● **THE RECORDS**
------------------------------

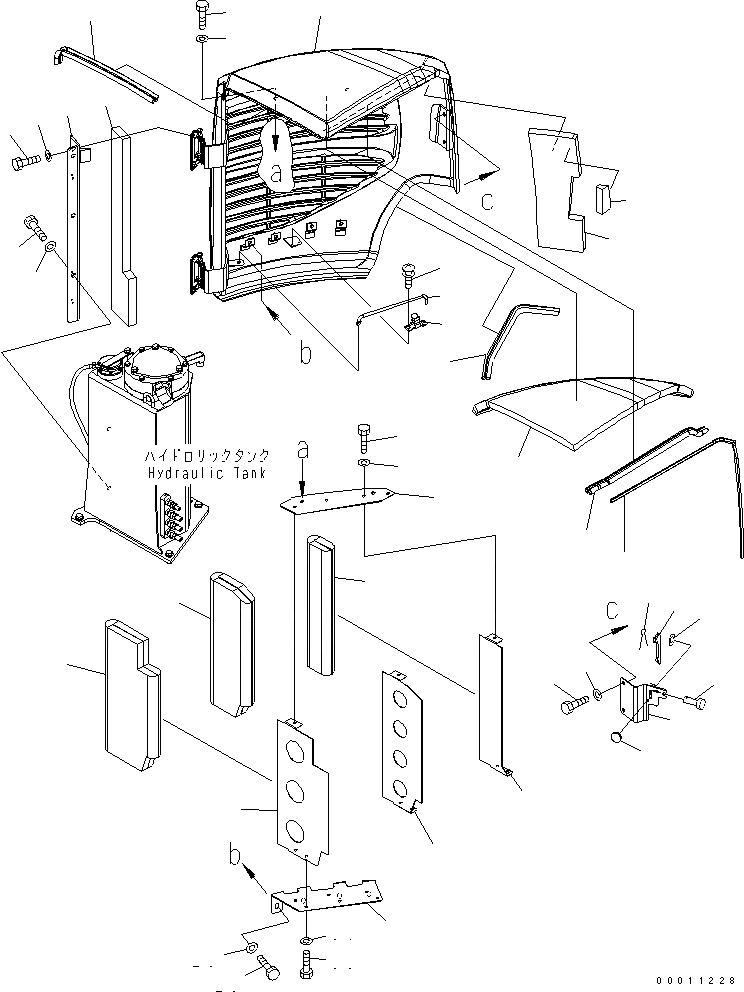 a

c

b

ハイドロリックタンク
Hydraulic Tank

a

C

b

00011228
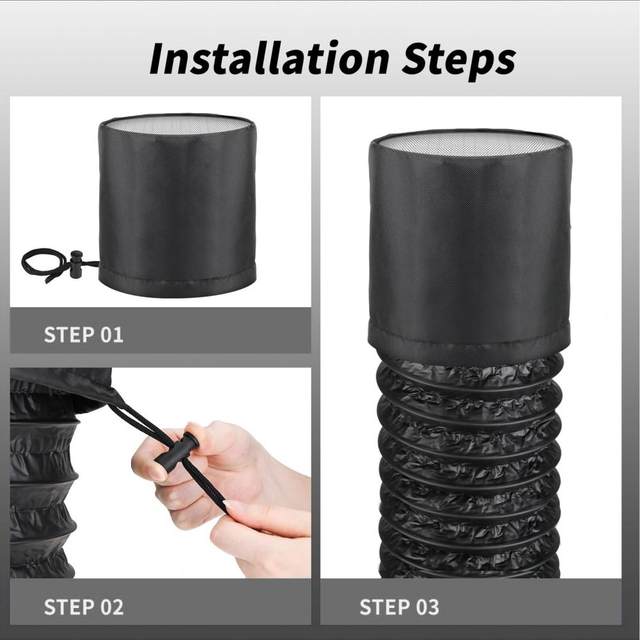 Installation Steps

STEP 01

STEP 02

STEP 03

------------------------------

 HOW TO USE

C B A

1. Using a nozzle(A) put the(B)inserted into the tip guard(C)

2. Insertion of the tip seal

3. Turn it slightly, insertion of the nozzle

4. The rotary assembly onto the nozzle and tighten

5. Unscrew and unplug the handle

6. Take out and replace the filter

------------------------------

● **EXERCISE AIM**
Find how many lines of the material include the string "nozzle". Nothing but the number should be given.

● **RESPONSE TO THIS TASK**
3